» Selected extract
******************************

Outside the federal courthouse Friday, Louisville attorney Teddy Gordon, who's representing Bledsaw and Bell, disputed the testimony from JCPS Chief Operations Officer Rob Fulk, saying district leadership is exaggerating and that it's "not true at all" that the judge granting a TRO would delay the school year.

"All they have to do is push a button," Gordon said. "They have the same number of drivers they did at the end of last year. All they have to do — although it's different starting times — is reinstate the plan they had at the end of the year.

Pollio said there's a lot of misinformation about neighborhood schools and he pushed back against the parents' notion that you have to be in a magnet school to get a good education.

"I've spent 20 years in our resides schools and loved every minute of it and saw success after success," Pollio said. "So I absolutely believe that not to be the case."

The district has been working all summer to make changes. JCPS maintained that the only option to keep buses on schedule and students on time is to cut transportation for all magnet and traditional schools, which would impact more than 14,000 students. For the last several years, JCPS has struggled to recruit enough bus drivers, resulting in buses running delayed, some up to several hours. Last school year, the state's largest school district dealt with the same problems.

To address the busing issues, in February 2023, Pollio began to campaign a plan that would change the district start times from just two, 7:40 a.m. and 9:05 a.m., to nine times ranging from 7:40 a.m. to 10:40 a.m. Most schools would start at 7:40 a.m., 8:40 a.m., or 9:40 a.m.

******************************

» Required work
1 – According to the busing article, how many students would lose transportation if JCPS cut busing for all magnet and traditional schools?
2 – Swap "buses" for "vehicles" in the busing article passage starting at "The district has" and ending at "or 9:40 a.m.", and write out that passage.

» Data section
******************************

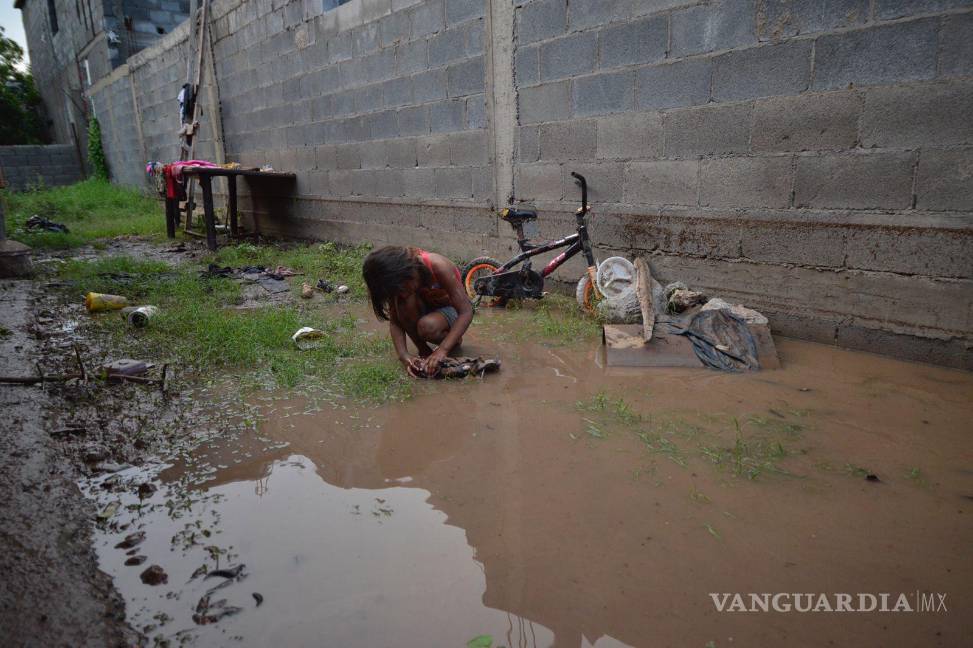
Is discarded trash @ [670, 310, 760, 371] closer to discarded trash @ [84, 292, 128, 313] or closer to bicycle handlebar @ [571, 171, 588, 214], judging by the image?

******************************

» Full solutions
1 – More than 14,000 students.

2 –
The district has been working all summer to make changes. JCPS maintained that the only option to keep vehicles on schedule and students on time is to cut transportation for all magnet and traditional schools, which would impact more than 14,000 students. For the last several years, JCPS has struggled to recruit enough bus drivers, resulting in vehicles running delayed, some up to several hours. Last school year, the state's largest school district dealt with the same problems.

To address the busing issues, in February 2023, Pollio began to campaign a plan that would change the district start times from just two, 7:40 a.m. and 9:05 a.m., to nine times ranging from 7:40 a.m. to 10:40 a.m. Most schools would start at 7:40 a.m., 8:40 a.m., or 9:40 a.m.